RENIN–ANGIOTENSIN–ALDOSTERONE SYSTEM

The renin-angiotensin-aldosterone system (RAAS) is important in pressure and volume regulation in normal pregnancy. Abnormalities of the RAAS have been proposed as causal factors in preeclampsia. Most investigators agree that the angiotensinogen level remains elevated in preeclampsia.[16] Despite the reduced content of the vascular compartment in preeclampsia, the intense vasoconstriction characteristic of preeclampsia results in a physiologic perception of overfill, suppressing renin release. The reduced renin activity in preeclampsia results in reduced angiotensin II and aldosterone concentrations compared with concentrations in normal pregnancy.

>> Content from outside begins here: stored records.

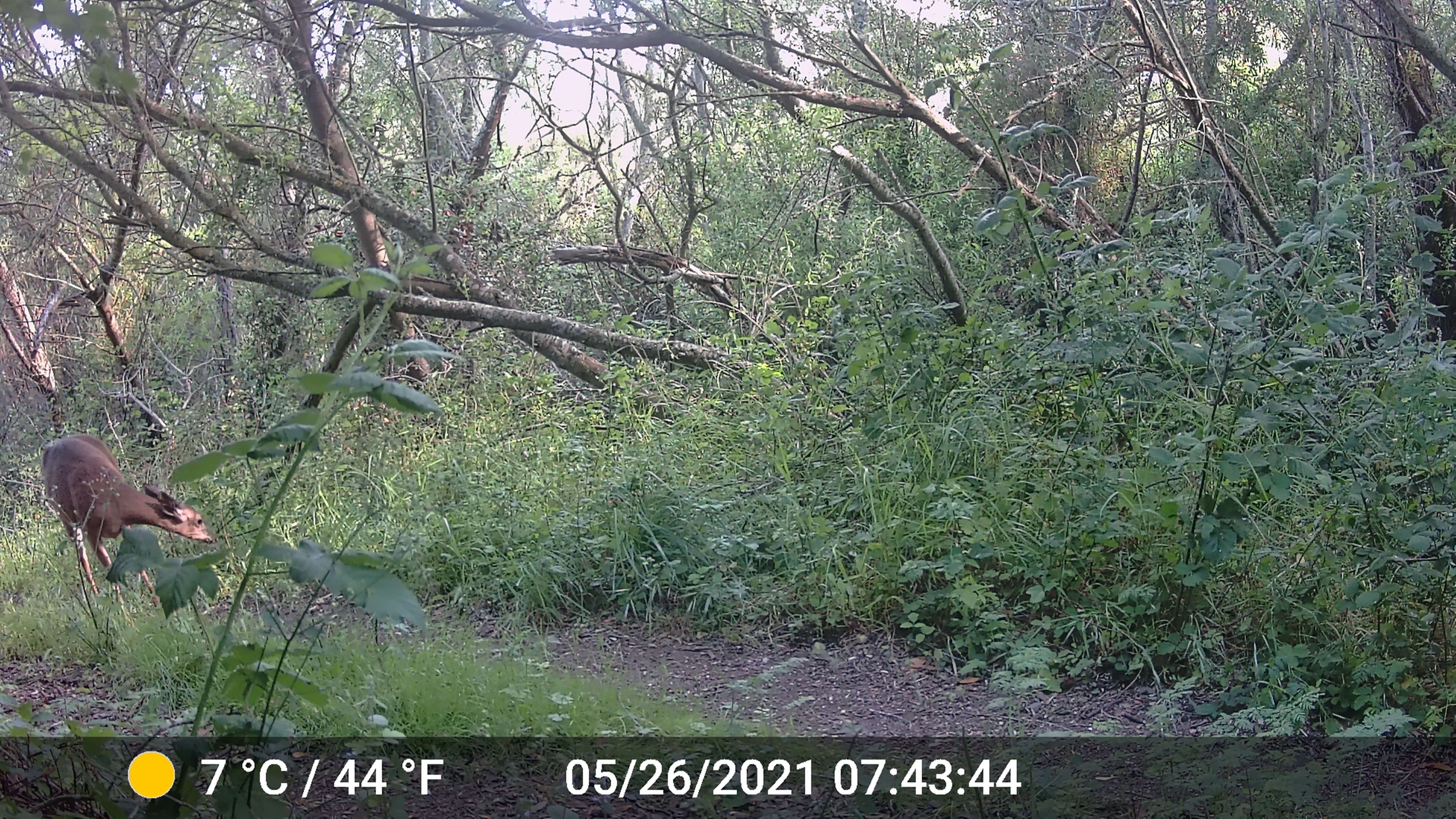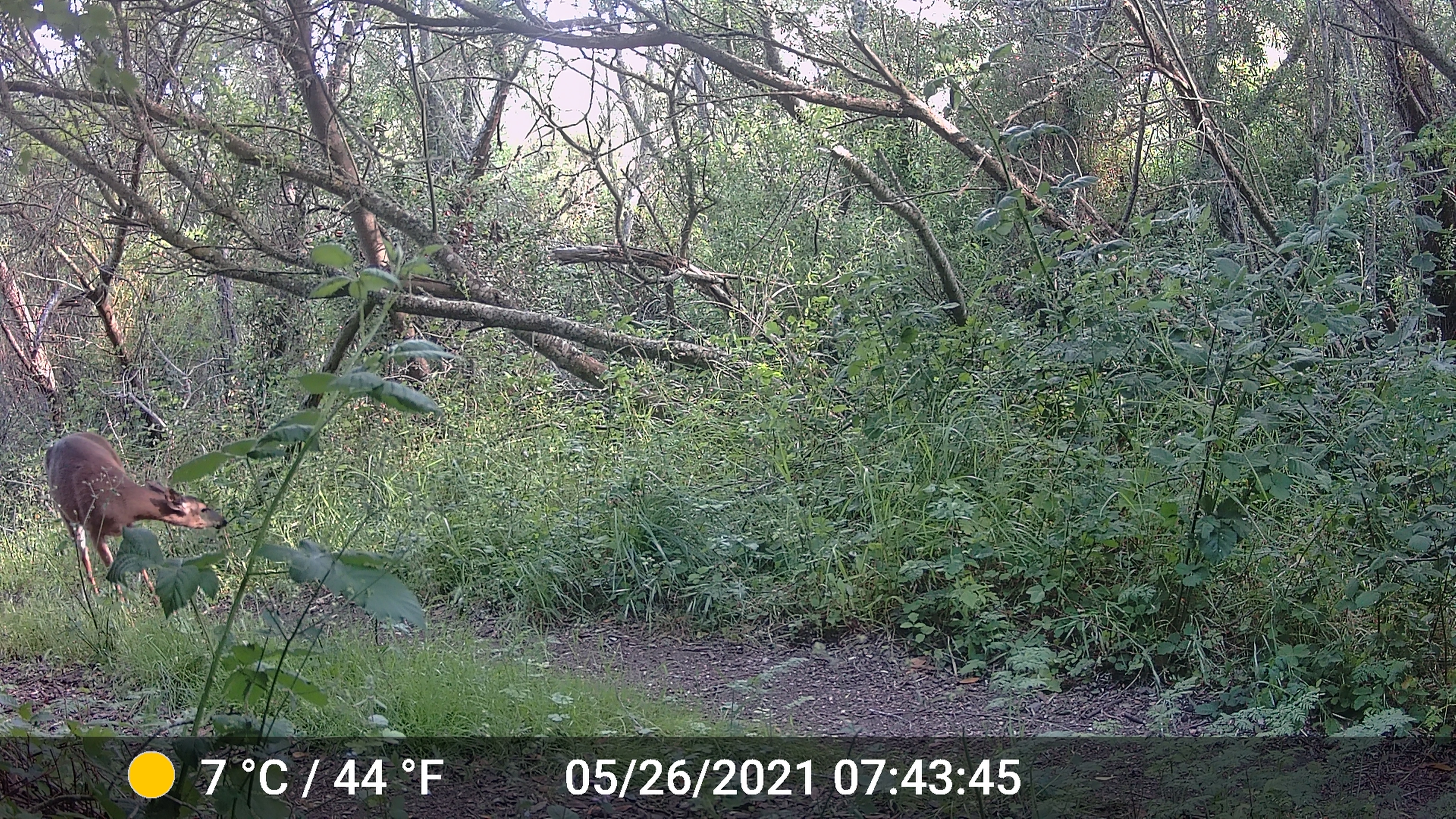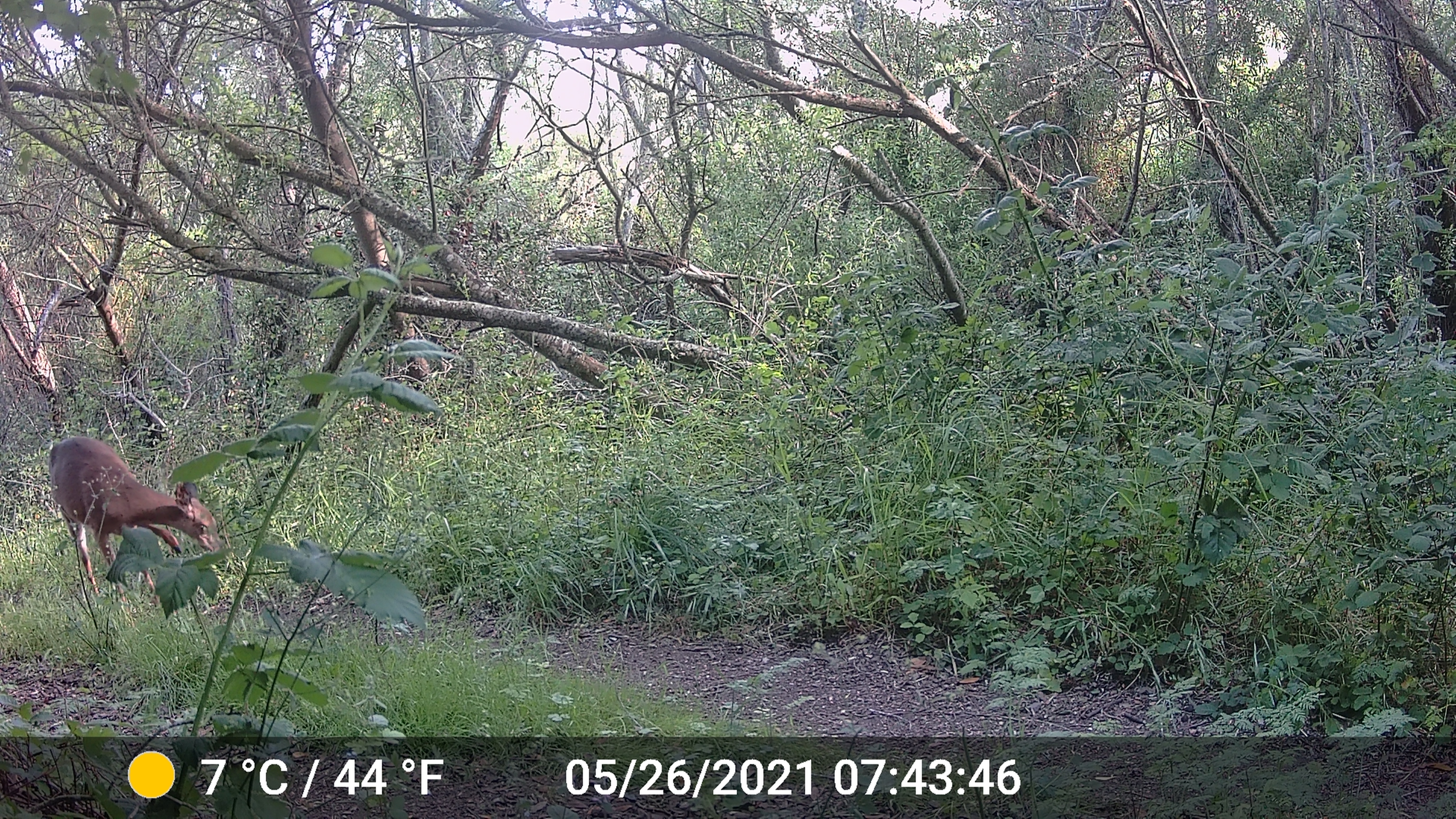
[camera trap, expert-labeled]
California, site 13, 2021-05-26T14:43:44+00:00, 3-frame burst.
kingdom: Animalia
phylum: Chordata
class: Mammalia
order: Artiodactyla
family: Cervidae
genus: Odocoileus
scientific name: Odocoileus hemionus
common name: mule deer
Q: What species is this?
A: Mule deer (Odocoileus hemionus).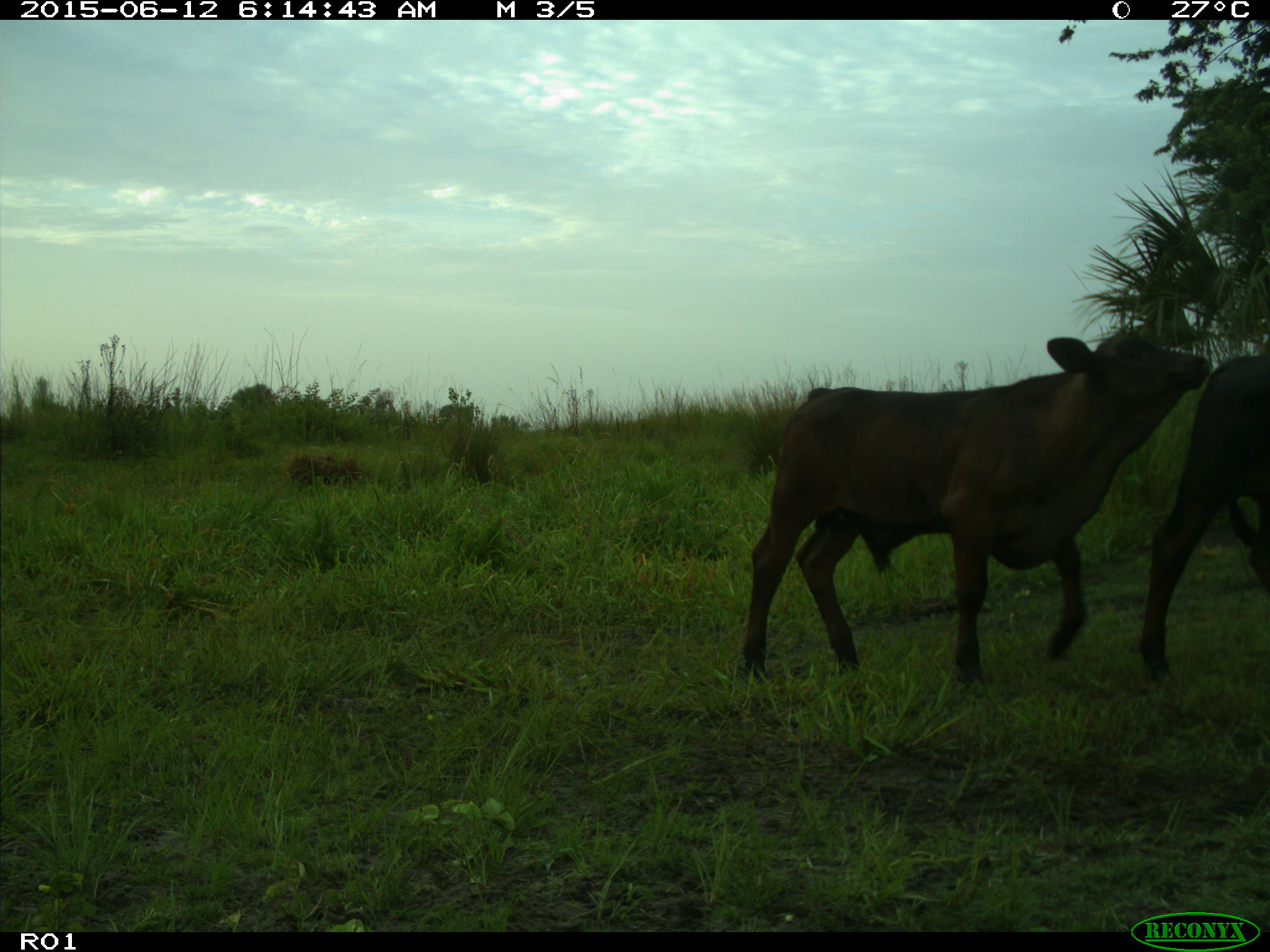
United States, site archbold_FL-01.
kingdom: Animalia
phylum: Chordata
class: Mammalia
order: Artiodactyla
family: Bovidae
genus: Bos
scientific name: Bos taurus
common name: domestic cow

ANGIOGENIC AND ANTIANGIOGENIC PROTEINS

Angiogenic imbalance is used to describe excessive amounts of antiangiogenic factors that are hypothesized to be stimulated by worsening hypoxia at the uteroplacental interface. Trophoblastic tissue of women destined to develop preeclampsia overproduces at least two antiangiogenic peptides that enter the maternal circulation much before the clinical manifestations of preeclampsia.[1718] Soluble Fms-like tyrosine kinase 1 (sFlt-1) is a variant of the Flt-1 receptor for placental growth factor (PlGF) and vascular endothelial growth factor (VEGF). Increased maternal sFlt-1 levels inactivate and decrease circulating free PlGF and VEGF concentrations, leading to endothelial dysfunction. Soluble endoglin (sEng) is a placenta-derived 65-kDa molecule that blocks endoglin, which is a co-receptor for the transforming growth factor (TGF)-β family. This soluble form of endoglin inhibits various TGF-β isotopes from binding to endothelial receptors and results in decreased endothelial NO-dependent vasodilatation. Levels of these peptides begin to increase in maternal serum, months before clinical preeclampsia develops, and they are being investigated as markers for prediction of preeclampsia.

CONCLUSION

The etiology and pathogenesis of gestational hypertension and preeclampsia remain unknown. Despite all efforts, there are no reliable tests to predict the development of preeclampsia and there are no effective therapeutic methods to prevent preeclampsia. As a result, gestational hypertension and preeclampsia remain a major obstetric problem, accounting for a large percentage of maternal and perinatal morbidities. Until more multicenter trials are performed in this area and evidence is strong enough to guide management; management of women with pregnancy hypertension will continue to be based on consensus and expert opinion. Understanding the endocrine aspect of the possible pathophysiological mechanisms might open new vistas in understanding and managing this important medical disorder complicating pregnancies.